Qué difícil es ser tutor en Secundaria

Ya sé que es difícil ser tutor en Secundaria, qué le vamos a hacer. Ni en el CAP ni en la Facultad me enseñaron que los profesores de Secundaria somos tutores, es decir, educadores y como tales tenemos un papel (im)prescindible que cumplir en los centros pero la ley recoge (todavía) la figura del tutor en Secundaria Obligatoria (en Bachillerato ya sabemos que es una pérdida de tiempo, así que por eso han suprimido la tutoría) así que, si eres tutor, tienes que sobrellevarlo como puedas.

Decía que ser tutor es difícil porque tienes que cumplir muchas funciones, entre ellas la de coordinar las Juntas de Evaluación para cantar las notas y decir lo poco que estudian los alumnos, notificar las faltas y hacer papeleos varios, todos ellos engorrosos y (seguramente) poco útiles. De cuando en cuando, hay que echar una charla a los chavales para que se porten bien y estudien un poco, que el futuro es jodido, muy jodido.

La hora de tutoría es una hora estupenda. Con un poco de suerte, la cambiamos por una hora al principio o final de la mañana y los alumnos pueden disfrutar de un merecido descanso. En ocasiones, esa hora es perfecta para repasar nuestra propia asignatura, que ya sabemos que los programas son muy largos y cada vez tenemos menos horas para desarrollarlos. Tenemos actividades para la hora de tutoría, pero muchas veces son juegos que infantilizan la clase y realmente no estoy preparado para llevarlos a cabo. ¡Si al menos tuviéramos un libro!

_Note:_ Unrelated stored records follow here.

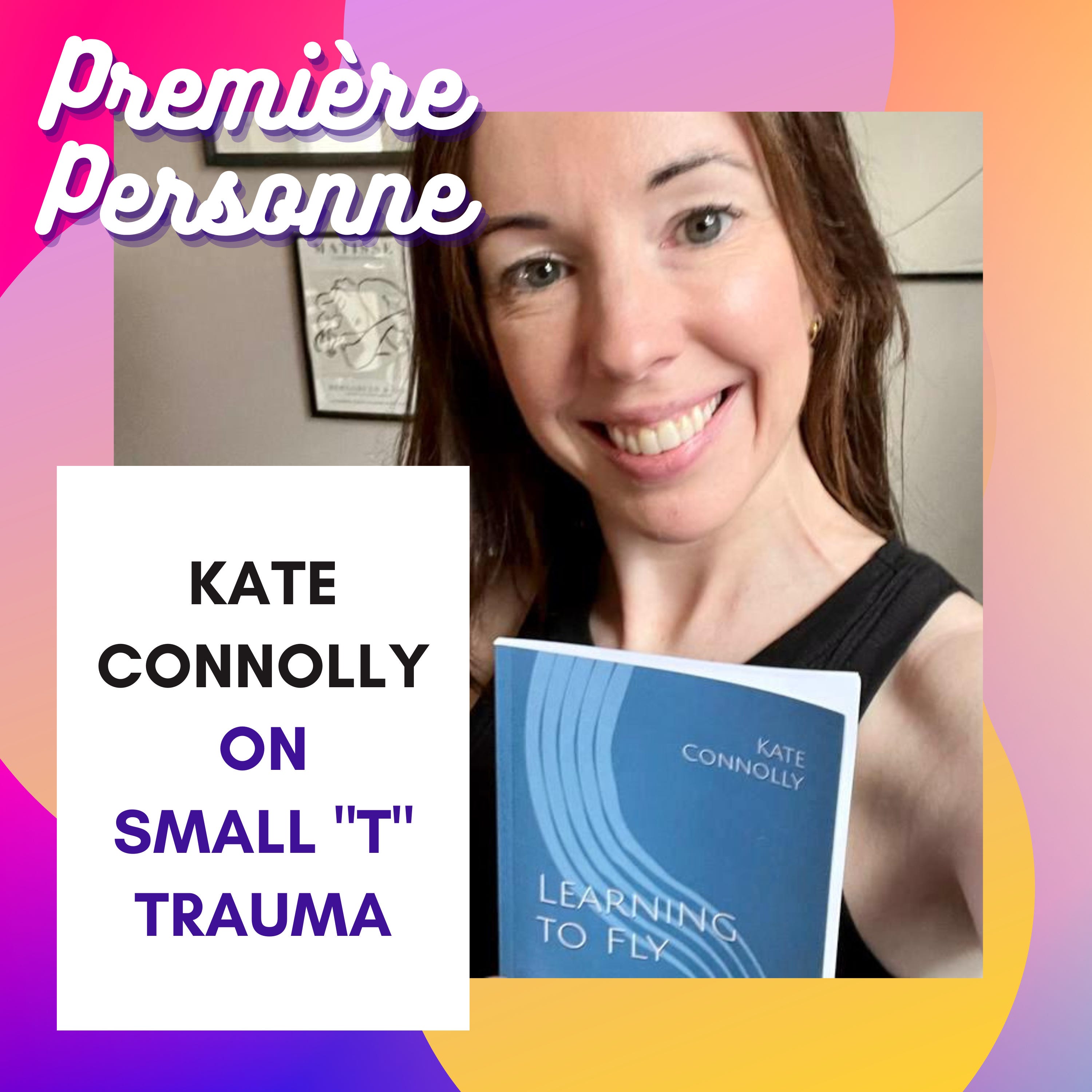 Kate Connolly: On Small "t" Trauma and Learning To Fly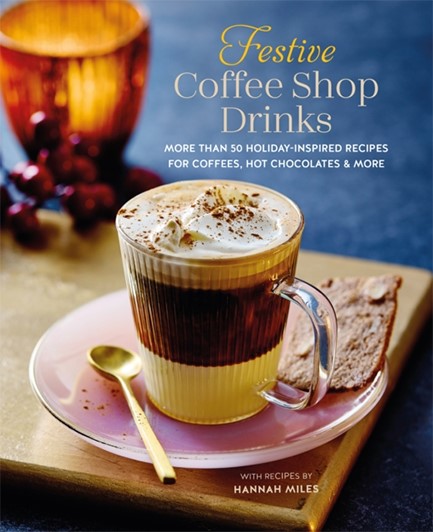 FESTIVE COFFEE SHOP DRINKS : 60 HOLIDAY-INSPIRED RECIPES FOR COFFEES, HOT CHOCOLATES AND MORE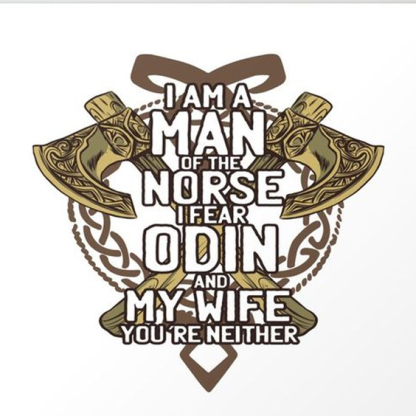 I Am A Man Of Norse I Fear Odin And My Wife You're Neither Men's Short Sleeve  Printed T-shirt-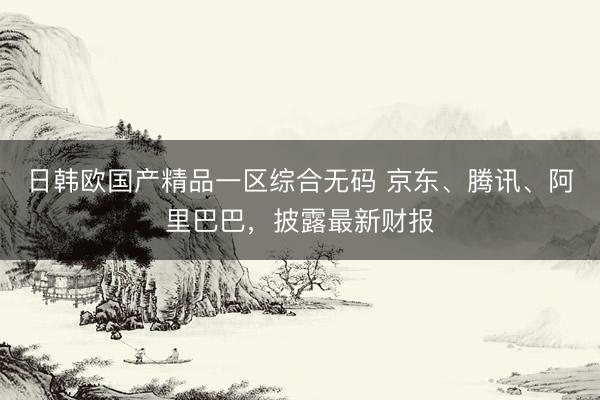 日韩欧国产精品一区综合无码 京东、腾讯、阿里巴巴，披露最新财报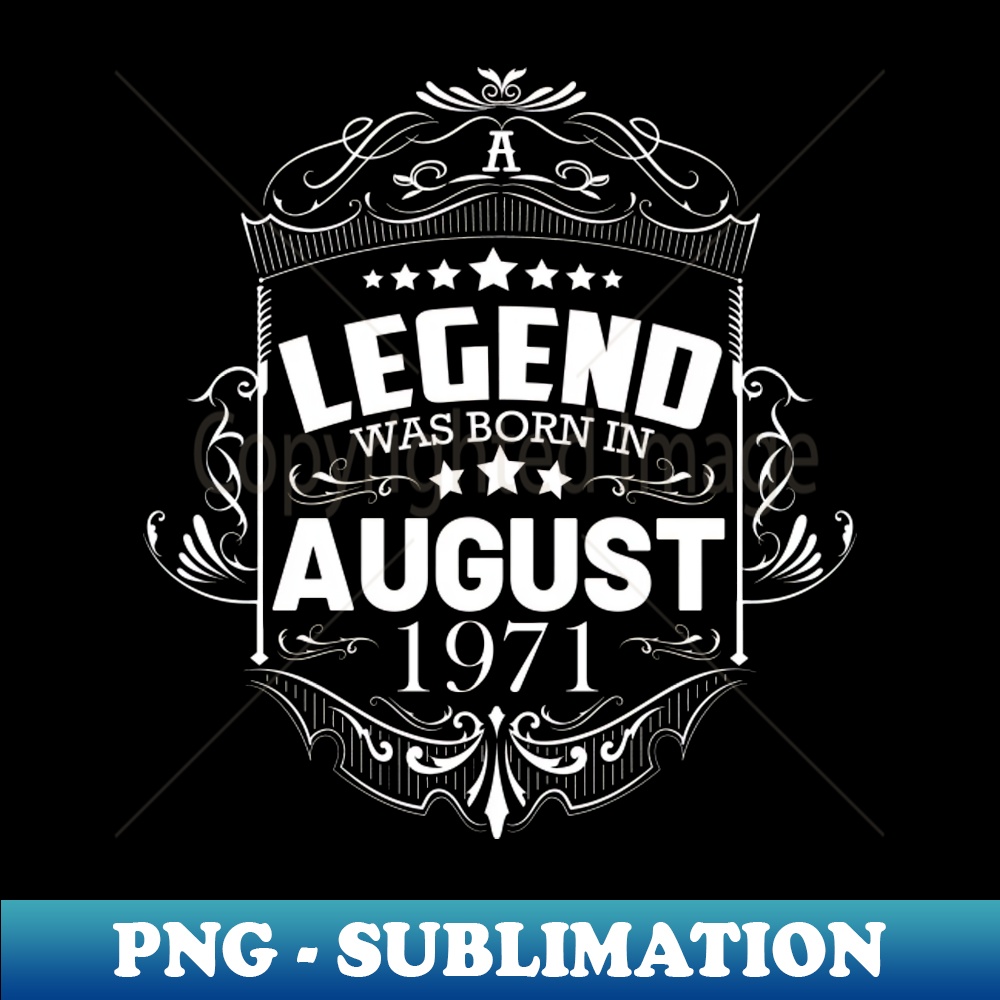 August 1971 birthday gift ideas 50th birthday - Instant PNG Sublimation Download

Luego está lo del Departamento de Orientación, esos pesados que te persiguen para que hagas actividades con los chavales o que te dan información en un lenguaje incomprensible sobre procesos de aprendizaje de los alumnos, las medidas de atención a la diversidad que se pueden hacer y cosas por el estilo que no sirven para nada. Eso sí, cuando un chaval tiene un problema se lo mando a Orientación para que hagan algo, que para eso son psicólogos. También les mando a Orientación para que les expliquen el sistema educativo que tenemos actualmente porque yo me he quedado anclado en el BUP y COU y ahora es tan complicado que mejor no decir nada.

De vez en cuando, en la hora de tutoría vienen a dar charlas a los chavales sobre drogas o sexualidad, cosas importantes hoy en día pero para las que no estamos preparados. Por esa misma razón, preferimos que en las charlas estén sólo los chavales con los monitores porque así tienen más confianza entre ellos y nosotros aprovechamos para hacer otras cosas.

Los tutores, además, tenemos que hablar con las familias, mejor por teléfono que es más rápido y cercano, normalmente cuando sus hijos tienen algún problema porque sino es mejor que sean las familias quienes den el primer paso para establecer el contacto con nosotros. A veces, previa cita, recibimos a las familias en el Instituto y les contamos, en los bancos de los pasillos o en alguna sala grande y poco acogedora, que sus hijos estudian poco y que lo mejor es buscar una academia para recuperar esas asignaturas atrasadas.

Finalmente, los tutores tenemos que hacer informes sobre aspectos de los chavales que nos resultan totalmente desconocidos e incomprensibles, incluyendo su historial académico, sus intereses personales o profesionales, sus circunstancias familiares y otros aspectos que no vienen al caso porque tampoco tienen importancia. Hay mucha información de los chavales en sus expedientes académicos, pero mejor que estén en la Secretaría guardados para que no se pierda.

Ah, se me olvidaba, a veces los tutores hablamos con los chavales, especialmente si hay que echarles la bronca por lo mal que se portan. Nos gusta el pasillo como el lugar perfecto para estas charlas rápidas de cinco minutos en las que vamos al grano.

NOTA:

Cualquier parecido con la realidad es pura coincidencia. Sólo encontré un tutor de este tipo en un curso hace mucho tiempo ya y no me acuerdo en que centro fue. Ahora ya está jubilado.